The A9: Insecure Components vulnerability tutorial refers to the use of an insecure version of the Marked library, making the memos page vulnerable to XSS.

It appears that the project was upgraded to use marked 0.3.9, which fixed this vulnerability. This means none of the example exploit strings in the tutorial result in a successful XSS attack.

I think the package.json needs to specify marked 0.3.5, as that is the last version with the XSS vulnerability.

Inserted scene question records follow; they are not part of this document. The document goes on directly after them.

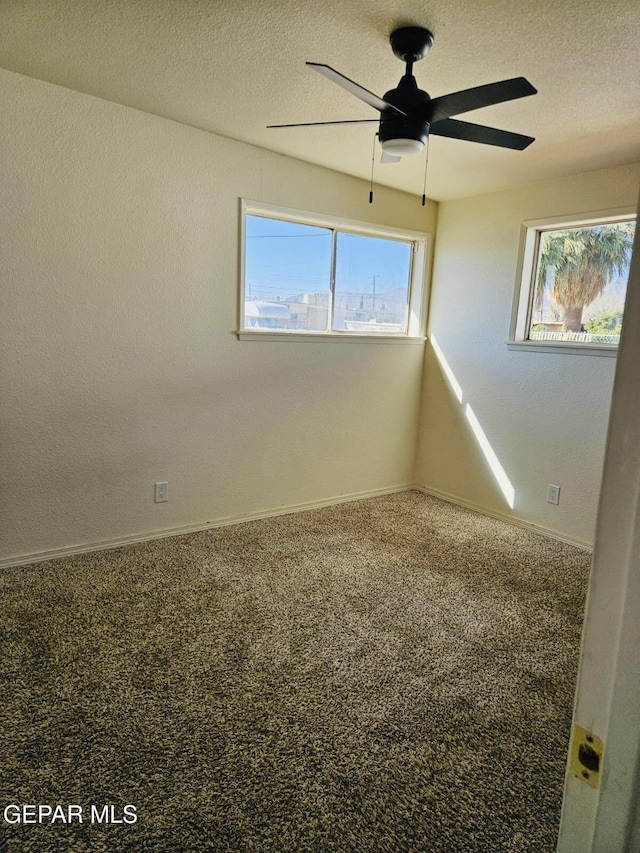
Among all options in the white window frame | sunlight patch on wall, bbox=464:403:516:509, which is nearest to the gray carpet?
sunlight patch on wall, bbox=464:403:516:509

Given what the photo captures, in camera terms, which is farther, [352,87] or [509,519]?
[509,519]

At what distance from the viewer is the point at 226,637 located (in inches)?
88.9

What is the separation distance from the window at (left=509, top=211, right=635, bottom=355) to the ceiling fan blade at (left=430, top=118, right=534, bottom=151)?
1482mm

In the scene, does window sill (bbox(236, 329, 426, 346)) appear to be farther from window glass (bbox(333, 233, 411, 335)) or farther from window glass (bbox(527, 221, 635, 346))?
window glass (bbox(527, 221, 635, 346))

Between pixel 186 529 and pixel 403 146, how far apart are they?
102 inches

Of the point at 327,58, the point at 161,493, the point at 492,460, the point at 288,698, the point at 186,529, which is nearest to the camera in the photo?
the point at 288,698

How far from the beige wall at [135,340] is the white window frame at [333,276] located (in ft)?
0.20

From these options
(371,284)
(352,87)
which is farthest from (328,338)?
(352,87)

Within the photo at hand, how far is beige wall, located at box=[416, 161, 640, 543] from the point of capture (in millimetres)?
3395

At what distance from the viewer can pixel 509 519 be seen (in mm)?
3908

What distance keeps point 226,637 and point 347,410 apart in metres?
2.21

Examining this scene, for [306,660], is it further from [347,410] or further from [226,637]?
[347,410]

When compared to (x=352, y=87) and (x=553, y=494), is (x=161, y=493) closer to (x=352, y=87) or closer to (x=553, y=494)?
(x=352, y=87)

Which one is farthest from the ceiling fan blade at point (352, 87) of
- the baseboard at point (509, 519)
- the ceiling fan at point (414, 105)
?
the baseboard at point (509, 519)
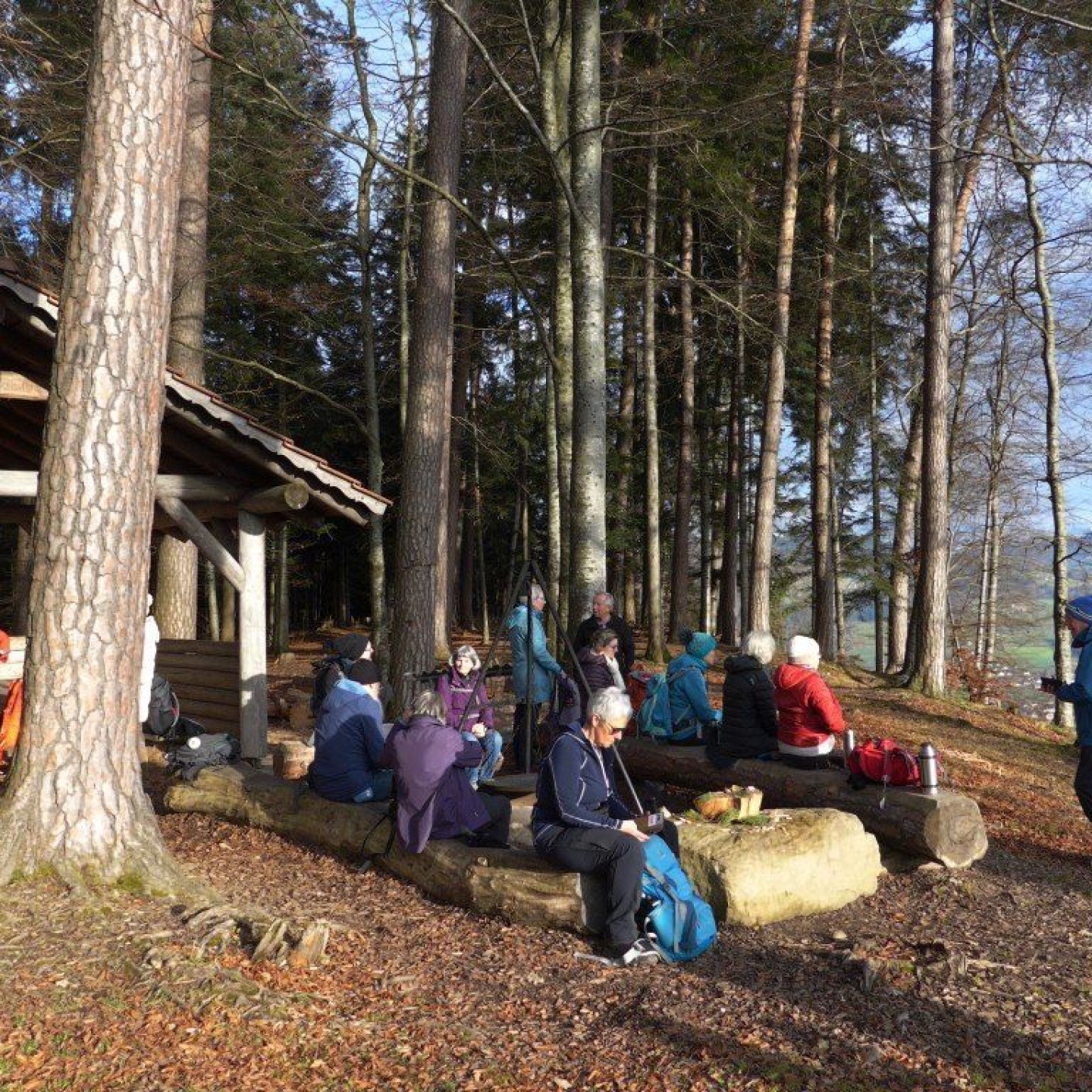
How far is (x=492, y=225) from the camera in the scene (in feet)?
61.8

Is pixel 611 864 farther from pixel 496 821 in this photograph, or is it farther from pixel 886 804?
pixel 886 804

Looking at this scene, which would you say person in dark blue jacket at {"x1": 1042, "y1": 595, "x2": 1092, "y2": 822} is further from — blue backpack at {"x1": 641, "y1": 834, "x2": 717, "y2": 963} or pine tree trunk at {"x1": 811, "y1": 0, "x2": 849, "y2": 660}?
pine tree trunk at {"x1": 811, "y1": 0, "x2": 849, "y2": 660}

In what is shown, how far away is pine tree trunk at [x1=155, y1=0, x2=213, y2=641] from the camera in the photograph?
12578 millimetres

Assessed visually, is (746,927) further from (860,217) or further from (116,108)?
(860,217)

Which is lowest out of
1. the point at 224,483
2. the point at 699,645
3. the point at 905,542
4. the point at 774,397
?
the point at 699,645

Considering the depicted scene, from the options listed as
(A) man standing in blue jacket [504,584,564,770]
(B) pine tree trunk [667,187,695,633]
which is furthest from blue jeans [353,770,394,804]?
(B) pine tree trunk [667,187,695,633]

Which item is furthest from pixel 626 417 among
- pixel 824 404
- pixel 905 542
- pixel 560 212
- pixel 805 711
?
pixel 805 711

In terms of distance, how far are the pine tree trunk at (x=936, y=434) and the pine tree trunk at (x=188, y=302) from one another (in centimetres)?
1002

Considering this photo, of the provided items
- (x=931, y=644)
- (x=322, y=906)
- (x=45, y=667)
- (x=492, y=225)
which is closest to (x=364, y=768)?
(x=322, y=906)

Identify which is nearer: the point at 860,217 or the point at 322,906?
the point at 322,906

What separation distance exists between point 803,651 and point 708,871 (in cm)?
207

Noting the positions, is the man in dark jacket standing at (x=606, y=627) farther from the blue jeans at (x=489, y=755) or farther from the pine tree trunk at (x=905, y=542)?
the pine tree trunk at (x=905, y=542)

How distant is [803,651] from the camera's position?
290 inches

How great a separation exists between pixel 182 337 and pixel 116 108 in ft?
24.7
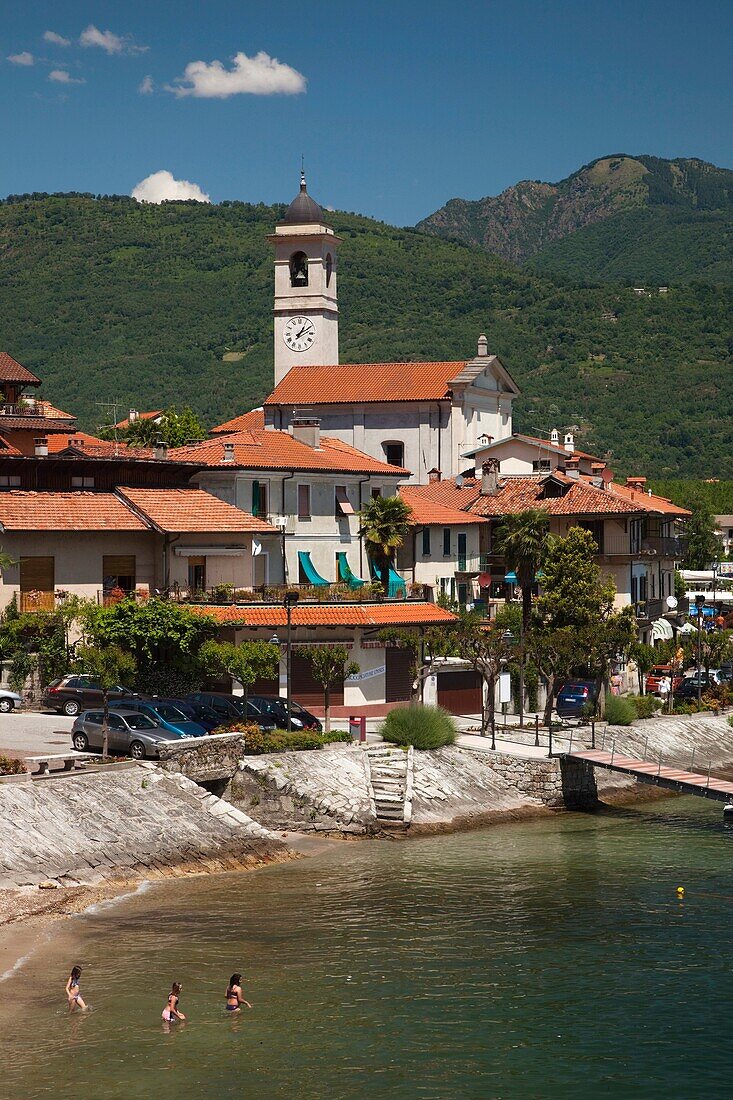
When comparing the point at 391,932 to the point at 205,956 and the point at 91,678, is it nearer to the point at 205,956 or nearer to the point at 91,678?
the point at 205,956

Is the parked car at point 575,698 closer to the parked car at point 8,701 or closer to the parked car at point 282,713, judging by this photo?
the parked car at point 282,713

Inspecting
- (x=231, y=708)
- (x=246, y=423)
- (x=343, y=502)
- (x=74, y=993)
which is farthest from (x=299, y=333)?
(x=74, y=993)

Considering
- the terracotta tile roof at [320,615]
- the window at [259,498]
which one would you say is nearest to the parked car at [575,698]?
the terracotta tile roof at [320,615]

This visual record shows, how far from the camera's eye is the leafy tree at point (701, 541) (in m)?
130

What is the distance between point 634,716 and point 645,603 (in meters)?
11.7

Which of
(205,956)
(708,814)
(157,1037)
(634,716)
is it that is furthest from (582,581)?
(157,1037)

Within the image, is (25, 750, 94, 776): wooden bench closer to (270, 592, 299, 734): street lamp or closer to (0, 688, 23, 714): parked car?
(270, 592, 299, 734): street lamp

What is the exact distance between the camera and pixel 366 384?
99.2m

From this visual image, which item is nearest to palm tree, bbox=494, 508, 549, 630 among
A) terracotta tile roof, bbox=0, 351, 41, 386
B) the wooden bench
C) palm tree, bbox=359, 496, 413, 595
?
palm tree, bbox=359, 496, 413, 595

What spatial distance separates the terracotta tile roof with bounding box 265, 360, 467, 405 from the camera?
319 feet

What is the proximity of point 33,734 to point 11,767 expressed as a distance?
→ 8.49m

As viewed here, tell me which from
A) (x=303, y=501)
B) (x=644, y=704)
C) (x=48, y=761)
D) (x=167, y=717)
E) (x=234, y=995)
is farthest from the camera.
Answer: (x=303, y=501)

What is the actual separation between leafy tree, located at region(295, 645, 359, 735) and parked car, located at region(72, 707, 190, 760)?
30.3 ft

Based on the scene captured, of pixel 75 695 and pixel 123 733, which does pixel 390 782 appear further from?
pixel 75 695
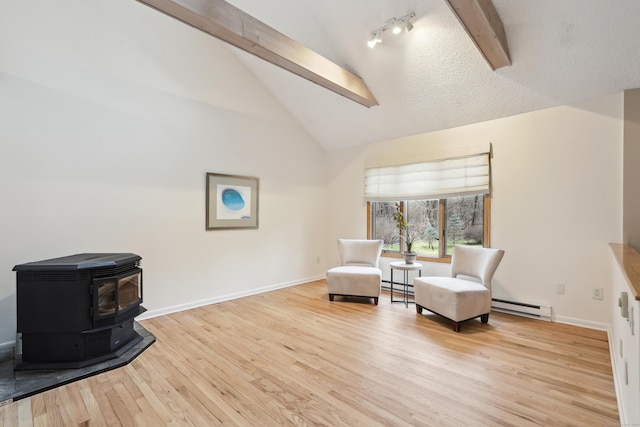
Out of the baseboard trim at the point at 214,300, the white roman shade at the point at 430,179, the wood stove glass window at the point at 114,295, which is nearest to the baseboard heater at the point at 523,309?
the white roman shade at the point at 430,179

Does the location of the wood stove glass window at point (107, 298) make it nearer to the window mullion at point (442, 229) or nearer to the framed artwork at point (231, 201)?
the framed artwork at point (231, 201)

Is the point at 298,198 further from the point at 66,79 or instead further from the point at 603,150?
the point at 603,150

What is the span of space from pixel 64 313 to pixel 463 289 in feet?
12.0

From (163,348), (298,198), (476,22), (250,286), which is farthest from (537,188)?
(163,348)

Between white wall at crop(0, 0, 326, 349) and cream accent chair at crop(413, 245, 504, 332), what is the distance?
Result: 2.47m

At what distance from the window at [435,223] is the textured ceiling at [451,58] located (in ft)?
3.62

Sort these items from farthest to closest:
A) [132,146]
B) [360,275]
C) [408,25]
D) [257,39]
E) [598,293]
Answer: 1. [360,275]
2. [132,146]
3. [598,293]
4. [408,25]
5. [257,39]

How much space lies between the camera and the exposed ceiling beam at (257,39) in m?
2.23

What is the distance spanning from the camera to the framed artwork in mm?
4027

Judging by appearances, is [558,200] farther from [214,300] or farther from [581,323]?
[214,300]

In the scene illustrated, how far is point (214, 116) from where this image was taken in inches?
160

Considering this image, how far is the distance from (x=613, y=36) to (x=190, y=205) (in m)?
4.68

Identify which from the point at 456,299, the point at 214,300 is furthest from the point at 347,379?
the point at 214,300

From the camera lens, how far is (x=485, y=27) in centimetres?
247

Note that this is also relevant to PR #169, which currently specifies the 0.3.9 version instead of 0.3.5.

[ckarande]

@rcowsill Thanks for reporting the issue. 👍

You are right about it. Will will add it in our backlog. In case you have bandwidth, we will be happy to merge a PR with the required fix.

[rcowsill]

Would you want that PR from a feature branch in a fork of master?

[UlisesGascon]

Yes @rcowsill from and against feature/187 as we are implementing Lerna #187 (PR pending: #189)

[rcowsill]

As discussed in #206, I'm going to add a test to confirm this vulnerability is present and functioning as expected. PR for that to follow...

[rcowsill]

PR #208 containing the A9 test has been merged into feature/187. Should this issue be closed now, or should it be kept around until #187 is merged into master?

[lirantal]

ahh, I didn't even notice it's not PRed to the master branch @UlisesGascon can you advise?